Nuove prospettive per la medicina del futuro
Secondo il medico, proprio il confronto tra questi due estremi può aprire nuove prospettive per la medicina del futuro. “Non possiamo aspettare dieci o quindici anni per sapere se un astronauta svilupperà una patologia cardiovascolare o un tumore. Dobbiamo individuare segnali precoci – osserva Di Somma -. Oggi abbiamo strumenti che ci consentono di misurare cambiamenti metabolici, cioè variazioni nelle sostanze prodotte dall’organismo, modificazioni epigenetiche, ovvero alterazioni nel modo in cui i geni vengono attivati o disattivati, e cambiamenti delle cellule staminali, le cellule responsabili della rigenerazione dei tessuti. Tutti questi elementi possono aiutarci a riconoscere in anticipo i rischi per la salute”.

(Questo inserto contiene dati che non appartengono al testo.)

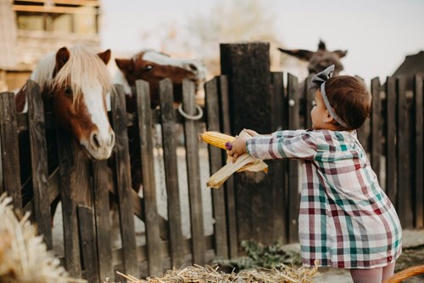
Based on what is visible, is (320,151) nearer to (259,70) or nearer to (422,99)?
(259,70)

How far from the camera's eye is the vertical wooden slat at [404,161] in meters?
4.96

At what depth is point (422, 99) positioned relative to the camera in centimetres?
499

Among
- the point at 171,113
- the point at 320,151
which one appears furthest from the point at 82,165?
the point at 320,151

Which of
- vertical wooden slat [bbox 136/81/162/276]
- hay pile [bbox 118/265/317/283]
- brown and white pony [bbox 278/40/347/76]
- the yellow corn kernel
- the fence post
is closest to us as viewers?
hay pile [bbox 118/265/317/283]

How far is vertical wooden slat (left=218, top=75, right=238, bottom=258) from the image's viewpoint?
167 inches

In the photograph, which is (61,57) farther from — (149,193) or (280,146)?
(280,146)

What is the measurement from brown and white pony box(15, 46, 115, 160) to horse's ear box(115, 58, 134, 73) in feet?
4.36

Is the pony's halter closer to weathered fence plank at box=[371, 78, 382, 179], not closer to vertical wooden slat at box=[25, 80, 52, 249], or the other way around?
vertical wooden slat at box=[25, 80, 52, 249]

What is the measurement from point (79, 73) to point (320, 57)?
382 centimetres

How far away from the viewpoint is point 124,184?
12.6ft

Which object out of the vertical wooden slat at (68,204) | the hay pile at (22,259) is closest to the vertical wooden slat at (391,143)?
the vertical wooden slat at (68,204)

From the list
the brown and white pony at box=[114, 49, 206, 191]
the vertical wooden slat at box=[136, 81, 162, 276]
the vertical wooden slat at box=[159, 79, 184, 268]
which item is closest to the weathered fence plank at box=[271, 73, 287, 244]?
the brown and white pony at box=[114, 49, 206, 191]

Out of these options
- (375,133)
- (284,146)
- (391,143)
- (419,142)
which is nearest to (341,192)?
(284,146)

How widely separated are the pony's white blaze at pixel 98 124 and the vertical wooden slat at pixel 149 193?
62 centimetres
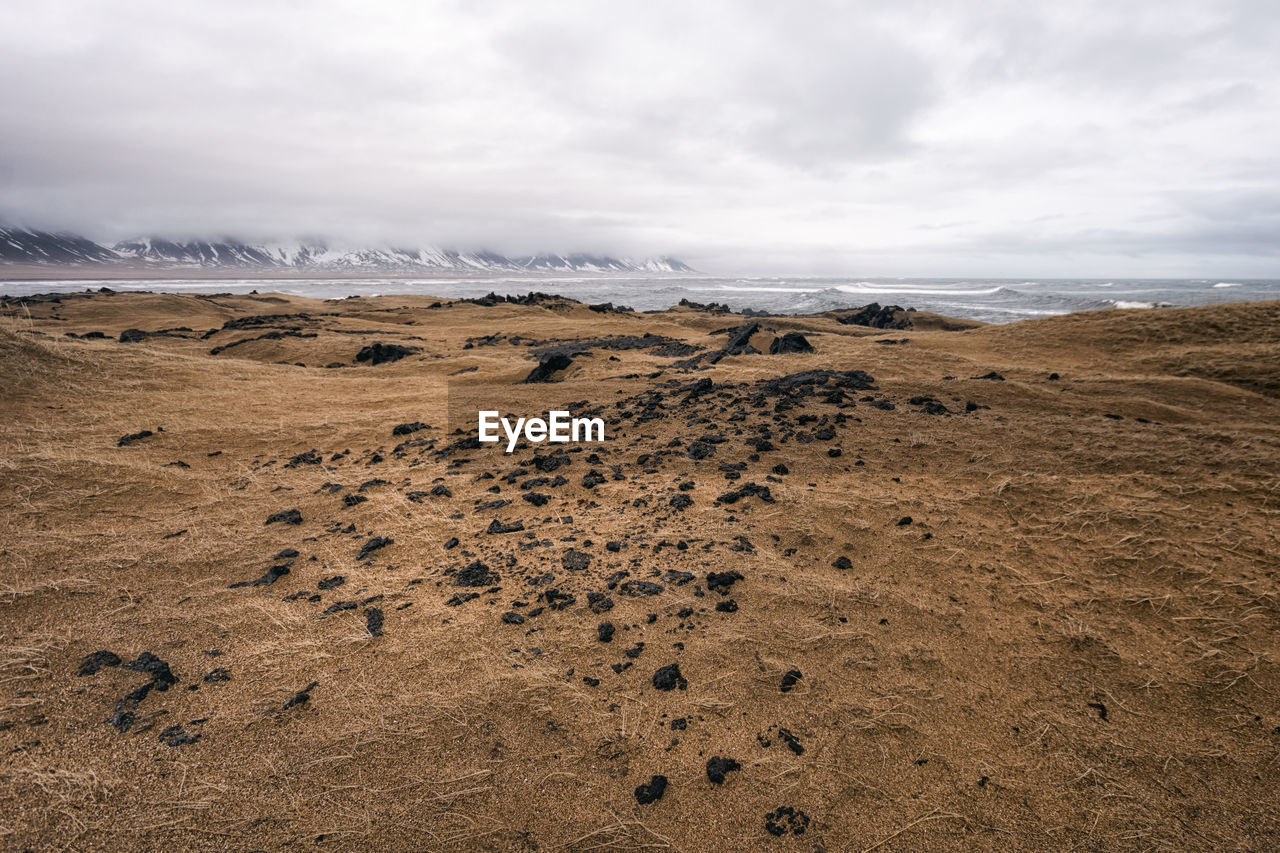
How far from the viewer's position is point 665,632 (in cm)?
436

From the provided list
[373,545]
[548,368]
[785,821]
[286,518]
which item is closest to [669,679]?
[785,821]

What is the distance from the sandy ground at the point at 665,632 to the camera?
3.00 metres

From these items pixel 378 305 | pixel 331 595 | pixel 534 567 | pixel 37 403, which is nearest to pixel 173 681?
pixel 331 595

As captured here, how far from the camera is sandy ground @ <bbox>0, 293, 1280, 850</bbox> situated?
3.00 m

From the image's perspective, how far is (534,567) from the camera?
5.37 m

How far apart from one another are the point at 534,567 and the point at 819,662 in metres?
2.78

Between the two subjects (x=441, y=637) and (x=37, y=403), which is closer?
(x=441, y=637)

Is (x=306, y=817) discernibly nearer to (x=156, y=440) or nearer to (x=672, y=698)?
(x=672, y=698)

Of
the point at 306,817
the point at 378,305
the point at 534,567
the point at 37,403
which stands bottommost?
the point at 306,817

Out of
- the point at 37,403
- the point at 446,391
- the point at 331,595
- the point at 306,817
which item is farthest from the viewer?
the point at 446,391

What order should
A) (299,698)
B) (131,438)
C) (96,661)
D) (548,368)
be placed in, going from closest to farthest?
(299,698) → (96,661) → (131,438) → (548,368)

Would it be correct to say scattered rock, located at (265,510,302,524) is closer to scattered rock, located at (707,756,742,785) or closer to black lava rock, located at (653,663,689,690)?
black lava rock, located at (653,663,689,690)

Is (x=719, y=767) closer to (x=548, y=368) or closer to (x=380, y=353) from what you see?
(x=548, y=368)

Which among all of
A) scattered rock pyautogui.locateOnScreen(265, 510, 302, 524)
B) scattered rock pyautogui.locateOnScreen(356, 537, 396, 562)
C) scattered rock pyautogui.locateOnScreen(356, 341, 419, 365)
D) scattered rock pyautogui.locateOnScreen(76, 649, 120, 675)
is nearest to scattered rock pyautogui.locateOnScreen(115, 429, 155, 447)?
scattered rock pyautogui.locateOnScreen(265, 510, 302, 524)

La ricerca sulle cellule staminali
Uno degli aspetti più interessanti emersi dalle ricerche riguarda proprio le cellule staminali. “Abbiamo osservato che durante i viaggi spaziali si verifica una loro importante attivazione – prosegue il professore -. In altre parole, diventerebbero più reattive nel tentativo di riparare o sostituire cellule e tessuti sottoposti allo stress dell’ambiente spaziale. Si tratta di una risposta di difesa dell’organismo, ma può rappresentare anche un campanello d’allarme. Comprendere questi meccanismi ci permette di monitorare in modo molto più preciso lo stato di salute degli astronauti”.
“La vera sfida – conclude Di Somma – è trasferire queste conoscenze sulla Terra. Oggi la prevenzione si basa spesso su parametri che diventano evidenti quando il processo patologico è ormai già iniziato. Le nuove frontiere della medicina ci consentono invece di osservare cambiamenti molto più precoci, legati ai meccanismi che regolano il funzionamento dei geni, alle sostanze prodotte dall’organismo e alle cellule capaci di rigenerare i tessuti. È qui che si giocherà la medicina dei prossimi decenni”.